The product of cartesian in computing is exactly the same as in mathematics. It will apply to matrix applications. An ordered pair means that two elements are taken from each set.
3. What are the four operations of sets in NCERT solution Class 11 Maths Chapter 2 Relation and Function Exercise 2.2?
Set operation is performed on two or more sets and gets a combination of elements according to the operation performed on them and there are four important basic operations of sets are:
Union of sets
Intersection of sets.
Complement of sets.
Cartesian product of sets.
4. How do we count the number of possible relations between two sets in Class 11 Chapter 2 Relations and Functions?
The number of possible relations between two sets $A$ and $B$ is $2^{m \times n}$, where $m$ is the number of elements in set $A$ and $n$ is the number of elements in set $B$.
5. What is the difference in Sets and Relations in reference to the Chapter 2 of Class 11 Maths?
A set is simply a collection of elements, whereas a relation is a set of ordered pairs that define a specific relationship between two sets. Also, the elements of a set are individual objects, while the elements of a relation are ordered pairs.
6. What is the range and codomain in a relation, and what is the relation between them?
The codomain of a relation is the set of all possible second elements (outputs) that can be paired with elements from the first set (domain).
The range of a relation is the set of all actual second elements (outputs) that are paired with elements from the first set (domain) in the relation.
The range is always a subset of the codomain. This means every element in the range is also an element of the codomain, but not every element in the codomain must be in the range.
7. What is the domain and range of a relation taught in Maths Ex 2.2 Class 11?
The domain of a relation is the set of all first elements (x-values) of the ordered pairs. The range is the set of all second elements (y-values) as per Ex 2.2 Class 11.
8. What are the types of relations as per the Class 11 Maths Chapter 2 Exercise 2.2 Syllabus ?
The types of relations include:
Reflexive Relation: Every element is related to itself.

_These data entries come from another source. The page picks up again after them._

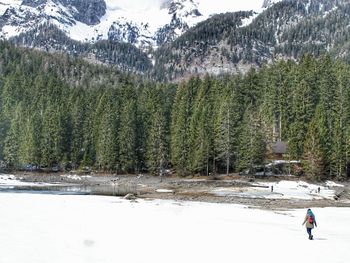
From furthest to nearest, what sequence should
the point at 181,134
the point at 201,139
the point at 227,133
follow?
the point at 181,134
the point at 201,139
the point at 227,133

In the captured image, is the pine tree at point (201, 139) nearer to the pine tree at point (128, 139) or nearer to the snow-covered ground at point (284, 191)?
the pine tree at point (128, 139)

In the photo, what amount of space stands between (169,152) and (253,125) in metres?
19.0

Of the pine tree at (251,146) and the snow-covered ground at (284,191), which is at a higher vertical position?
the pine tree at (251,146)

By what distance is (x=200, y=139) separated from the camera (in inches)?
3460

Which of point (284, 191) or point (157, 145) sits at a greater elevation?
point (157, 145)

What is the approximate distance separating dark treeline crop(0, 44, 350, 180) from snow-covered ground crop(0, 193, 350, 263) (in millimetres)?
44077

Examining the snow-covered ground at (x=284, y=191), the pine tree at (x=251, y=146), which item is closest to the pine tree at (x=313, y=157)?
the snow-covered ground at (x=284, y=191)

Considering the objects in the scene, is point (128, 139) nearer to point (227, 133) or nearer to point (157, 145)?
point (157, 145)

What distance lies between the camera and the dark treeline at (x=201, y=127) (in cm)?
8262

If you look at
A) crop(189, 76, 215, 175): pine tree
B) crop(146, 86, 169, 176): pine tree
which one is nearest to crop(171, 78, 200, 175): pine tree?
crop(189, 76, 215, 175): pine tree

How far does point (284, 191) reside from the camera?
6091 cm

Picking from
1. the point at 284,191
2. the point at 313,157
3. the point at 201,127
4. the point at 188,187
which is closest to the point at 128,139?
the point at 201,127

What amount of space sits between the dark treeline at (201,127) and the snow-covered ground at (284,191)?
8.84m

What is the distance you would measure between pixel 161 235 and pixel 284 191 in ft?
125
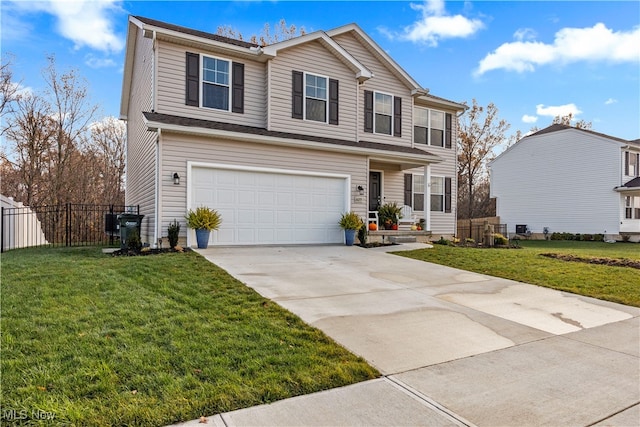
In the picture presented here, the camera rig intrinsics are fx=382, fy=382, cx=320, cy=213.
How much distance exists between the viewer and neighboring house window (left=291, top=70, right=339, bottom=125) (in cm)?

Symmetric Relation: If $(a, b)$ is in R, then (b, a) is also in R.
Transitive Relation: If (a, b) and (b, c) are in R, then (a, c) is in R.
Equivalence Relation: A relation that is reflexive, symmetric, and transitive.
9. How many questions from Class 11 Maths Chapter 2 Relations appeared in previous year exams?
The number of questions on relations in previous year exams can vary. On average, 2-3 questions from the topic of relations are typically asked in Class 11 exams. It's important to review past papers for specific patterns. Student can visit Vedantu’s NCERT Solutions pages for detailed step-by-step solutions of NCERT questions.
10. Where can I find Exercise 2.2 Class 11 Maths Solutions from NCERT book?
You can easily find the NCERT solutions for Class 11th Maths Chapter 2 Relation and Function Exercise 2.2 on the Vedantu website. Our highly skilled and qualified teachers provide you with the best and easily understandable solutions that will help students in learning the concept in a better way.